Answer: Whenever a process opens a file, the reference count of the file will increase by one; whenever a process closes a file, the reference count of the file will decrease by one. When the reference count of a file is reduced to 0, it means that no process has opened the file, and then the file will be actually closed.

When the reference count of the pipeline file is 1, it indicates that the parent process has closed the pipeline file, and the child process can exit as the end of the file after reading the current message. Therefore, the child process can sense whether the parent process closes the write end.

5. Anonymous pipes realize process control

Create multiple pipeline files (in fact, one can also be used)
Create multiple child processes
The parent process randomly assigns tasks (specify which process, specify what task)
Subprocess processing tasks

insert image description here

#include <iostream>
#include <unistd.h>
#include <sys/types.h>
#include <sys/wait.h>
#include <fcntl.h>
#include <ctime>
#include <cassert>
#include <vector>

using namespace std;

typedef void(*function)();

vector<function> task;   

void func1()
{
    
    
    cout << "正在执行网络任务……" << "  时间" << time(nullptr) << endl;
}

void func2()
{
    
    
    cout << "正在执行磁盘任务……" << "  时间" << time(nullptr) << endl;
}

void func3()
{
    
    
    cout << "正在执行驱动任务……" << "  时间" << time(nullptr) << endl;
}

void LoadFunc()           // 加载任务到vector中
{
    
    
    task.push_back(func1);
    task.push_back(func2);
    task.push_back(func3);
}

int main()
{
    
    
    LoadFunc();
    srand((unsigned int)time(nullptr) ^ getpid());
    int pipefd[2] = {
    
    0};
    if(pipe(pipefd) != 0)
    {
    
    
        cerr << "pipe" << endl;
        return 1;
    }

    pid_t pid = fork();
    
    if(pid == 0)
    {
    
    
        close(pipefd[1]);
        while(true)
        {
    
    
            uint32_t n = 0;
            ssize_t ss = read(pipefd[0], &n, sizeof(uint32_t));
            if(ss == 0)
            {
    
    
                cout << "我是打工人，老板走了，我也下班了" << endl;
                break;
            }

            assert(ss == sizeof(uint32_t));

            task[n]();
        }
    }
    else 
    {
    
    
        close(pipefd[0]);
        for(int i = 0; i < 10; i++)
        {
    
    
            uint32_t ss = rand() % 3;
            write(pipefd[1], &ss, sizeof(uint32_t));
            sleep(1);
        }
        cout << "任务全部处理完毕" << endl;
        close(pipefd[1]);
        waitpid(pid, nullptr, 0);
    }

    return 0;
}

insert image description here

6. Summary of Anonymous Pipeline Features

Anonymous pipes can only be used withblood relationbetween the processes. It is usually used for communication between parent and child processes (it can also be used between brothers: the parent process creates two child processes after opening the pipe, and then closes the read and write end of the pipe of the parent process to realize communication between two brother processes)
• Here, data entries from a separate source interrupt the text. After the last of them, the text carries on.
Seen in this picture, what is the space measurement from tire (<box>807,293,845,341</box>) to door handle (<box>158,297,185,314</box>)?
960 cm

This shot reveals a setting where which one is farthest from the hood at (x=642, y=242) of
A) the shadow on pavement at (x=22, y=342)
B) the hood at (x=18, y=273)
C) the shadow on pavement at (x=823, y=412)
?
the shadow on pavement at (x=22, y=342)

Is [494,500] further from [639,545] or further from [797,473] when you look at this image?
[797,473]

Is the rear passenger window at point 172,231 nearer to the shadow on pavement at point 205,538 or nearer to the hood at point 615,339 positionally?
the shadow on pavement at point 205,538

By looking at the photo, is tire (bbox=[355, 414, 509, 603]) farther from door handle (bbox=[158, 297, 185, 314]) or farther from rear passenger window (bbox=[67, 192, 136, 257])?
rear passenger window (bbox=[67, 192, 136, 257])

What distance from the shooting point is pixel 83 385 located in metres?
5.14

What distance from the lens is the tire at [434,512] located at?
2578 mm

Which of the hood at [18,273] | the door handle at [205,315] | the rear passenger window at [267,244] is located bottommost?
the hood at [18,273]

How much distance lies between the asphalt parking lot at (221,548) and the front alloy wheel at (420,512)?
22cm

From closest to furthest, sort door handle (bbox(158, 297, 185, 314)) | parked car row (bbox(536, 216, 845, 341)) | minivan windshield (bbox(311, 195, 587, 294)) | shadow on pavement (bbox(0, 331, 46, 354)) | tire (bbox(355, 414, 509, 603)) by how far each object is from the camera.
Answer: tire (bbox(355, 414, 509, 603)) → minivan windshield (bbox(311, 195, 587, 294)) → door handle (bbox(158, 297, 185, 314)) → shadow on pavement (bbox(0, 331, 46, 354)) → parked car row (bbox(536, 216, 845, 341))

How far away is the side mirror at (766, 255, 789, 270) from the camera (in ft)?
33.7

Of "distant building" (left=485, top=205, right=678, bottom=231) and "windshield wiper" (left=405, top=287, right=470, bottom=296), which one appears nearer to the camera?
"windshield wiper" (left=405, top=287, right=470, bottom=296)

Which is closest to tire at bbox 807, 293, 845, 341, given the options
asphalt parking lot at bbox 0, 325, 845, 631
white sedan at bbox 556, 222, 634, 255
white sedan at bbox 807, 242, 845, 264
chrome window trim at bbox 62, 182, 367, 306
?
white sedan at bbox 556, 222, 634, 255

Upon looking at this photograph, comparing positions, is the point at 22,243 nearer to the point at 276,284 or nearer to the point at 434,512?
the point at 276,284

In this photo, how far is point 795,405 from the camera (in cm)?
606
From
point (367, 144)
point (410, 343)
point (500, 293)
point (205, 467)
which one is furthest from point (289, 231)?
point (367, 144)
The pipe must be one-way , and the Linux kernel is designed to be one-way when the pipe is one-way

Pipe comes with access control mechanism

Pipes are byte stream oriented . The character written first must be read first, and there is no format boundary when reading . The user needs to limit the boundary of the content (for example, when using the read function, we need to specify how many bytes to read)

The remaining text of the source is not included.